Declan Moriarty wrote:

"Network is unreachable" is something I've seen every time I let my IRQ
be set where yours is :-D. Basically, it means it's throwing stuff at
the network card but not getting anything encouraging back

Did you sort out your IRQ, /etc/hosts, and resolv.conf or dismiss my
suggestions as irrelevant? Did you get my mail?

What IRQ does Mandrake use?

AARRRRGGHH! I forgot about acpi=off. Now I get IRQ=11 just like in Mandrake.

However, I still cannot connect.

Just to make sure, I installed RP-PPPoE and set it up. Couldn't connect. I switched back to the 'ipv4-static' service and started again. The network just does NOT like the line 'GATEWAY=<gatewayaddr>.' When I "comment" this line, the network looks like it starts fine, but I just can't connect. I open firefox and get the warning "blah-blah can't be found. Check the name and try again." Thunderbird reports "Can't connect to server."

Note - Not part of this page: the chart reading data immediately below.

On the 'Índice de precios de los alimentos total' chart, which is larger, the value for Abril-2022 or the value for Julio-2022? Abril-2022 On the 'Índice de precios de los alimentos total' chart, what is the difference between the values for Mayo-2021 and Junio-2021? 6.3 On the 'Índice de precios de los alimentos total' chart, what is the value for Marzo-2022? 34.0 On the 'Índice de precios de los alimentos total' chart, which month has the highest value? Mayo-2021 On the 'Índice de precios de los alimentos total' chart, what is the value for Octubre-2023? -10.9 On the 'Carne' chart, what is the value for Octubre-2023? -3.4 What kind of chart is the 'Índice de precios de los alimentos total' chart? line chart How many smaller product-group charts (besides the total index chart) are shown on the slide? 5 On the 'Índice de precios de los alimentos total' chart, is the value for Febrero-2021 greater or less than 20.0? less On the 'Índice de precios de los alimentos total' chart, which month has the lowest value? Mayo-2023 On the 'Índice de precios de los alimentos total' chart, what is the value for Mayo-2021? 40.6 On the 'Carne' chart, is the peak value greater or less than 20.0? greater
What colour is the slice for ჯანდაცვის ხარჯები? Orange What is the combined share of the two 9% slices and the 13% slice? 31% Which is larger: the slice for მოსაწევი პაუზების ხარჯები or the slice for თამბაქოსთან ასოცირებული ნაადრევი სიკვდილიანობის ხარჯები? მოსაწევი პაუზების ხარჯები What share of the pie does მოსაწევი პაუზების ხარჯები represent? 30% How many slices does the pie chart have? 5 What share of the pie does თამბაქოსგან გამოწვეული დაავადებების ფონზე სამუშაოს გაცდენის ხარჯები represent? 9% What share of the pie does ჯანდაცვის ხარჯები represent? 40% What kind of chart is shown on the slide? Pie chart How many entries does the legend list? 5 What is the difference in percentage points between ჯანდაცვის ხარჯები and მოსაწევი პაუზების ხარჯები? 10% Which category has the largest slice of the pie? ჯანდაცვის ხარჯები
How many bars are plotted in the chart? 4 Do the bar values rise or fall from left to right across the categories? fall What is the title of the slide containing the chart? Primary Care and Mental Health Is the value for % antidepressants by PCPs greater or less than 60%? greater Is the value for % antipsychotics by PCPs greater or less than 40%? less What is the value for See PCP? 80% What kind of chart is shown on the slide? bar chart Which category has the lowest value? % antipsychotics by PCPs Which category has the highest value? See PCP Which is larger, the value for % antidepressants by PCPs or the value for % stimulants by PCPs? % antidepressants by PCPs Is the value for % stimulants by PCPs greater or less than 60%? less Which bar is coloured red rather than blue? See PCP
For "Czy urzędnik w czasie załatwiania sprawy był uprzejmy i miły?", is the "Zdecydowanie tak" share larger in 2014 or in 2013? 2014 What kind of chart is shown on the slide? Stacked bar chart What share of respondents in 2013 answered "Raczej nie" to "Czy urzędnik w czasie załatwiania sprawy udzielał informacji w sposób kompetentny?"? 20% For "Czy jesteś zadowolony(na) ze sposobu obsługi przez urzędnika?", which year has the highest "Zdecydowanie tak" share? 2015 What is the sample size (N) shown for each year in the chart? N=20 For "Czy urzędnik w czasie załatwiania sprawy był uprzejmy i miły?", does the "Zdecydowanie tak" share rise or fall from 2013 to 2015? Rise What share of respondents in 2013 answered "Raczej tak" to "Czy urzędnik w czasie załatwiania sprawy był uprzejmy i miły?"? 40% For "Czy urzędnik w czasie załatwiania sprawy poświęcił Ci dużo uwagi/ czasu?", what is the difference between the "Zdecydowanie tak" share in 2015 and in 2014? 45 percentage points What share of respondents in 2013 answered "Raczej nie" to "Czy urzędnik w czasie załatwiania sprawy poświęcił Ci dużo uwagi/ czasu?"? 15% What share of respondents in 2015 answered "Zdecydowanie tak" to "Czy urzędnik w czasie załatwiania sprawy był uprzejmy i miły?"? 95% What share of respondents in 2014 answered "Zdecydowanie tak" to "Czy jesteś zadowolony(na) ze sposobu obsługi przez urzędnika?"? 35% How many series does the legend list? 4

Soooo. Back to the route tables. First of all, my ISP gave me the following:

1.  My static IP
2.  Gateway IP
3.  Subnet Mask IP
4. DNS Preferred IP
5.  DNS Alternate IP

I ran 'routel' in both Mandrake and BLFS. There's one glaring difference. In Mandrake there's a route that looks like this:

target gateway source proto scope dev tbl

default 216.139.123.254 eth0

So I tried to add something similar to the BLFS tables by running

route add default gw [Gateway IP]

I got the message: 'SIOCADDRT Network is unreachable.' Doing Google I found an article at this site: http://www.uit.co.uk/practical-tcpip/w-rterr-015.htm

It describes these errors.  For the one that I received, it says:

route add default gw 1.2.3.4

The routeaddr isn't on a directly connected network so this machine would be unable to forward packets to it


That's exactly the format that I used. But I do not understand what to do to make it right. This article gives hints on other errors, but not on this one.

A short summary of my problem. Network wouldn't run because of driver wouldn't load and bad IRQ. I've fixed both of those but now I can't update my route tables--if this is the cause. One problem that persists in all of this is the behaviour of the network with the GATEWAY line in the ipv4 file. I'm wondering if the SIOCADDRT and the network behaviour aren't two symptoms of the same problem. How to fix??

Oh, BTW. When I set up RP-PPPoE and created the /etc/sysconfig/network-devices/ifconfig.eth0/pppoe file. The book said to enclose the entries in ". For example, ONBOOT="yes." However, for the corresponding file for ipv4, the LFS book does not include the quotes. Same line from LFS, ONBOOT=yes. Which syntax is correct?

I haven't had the time to individually thank all of you who have been trying to help me. I sure appreciate it.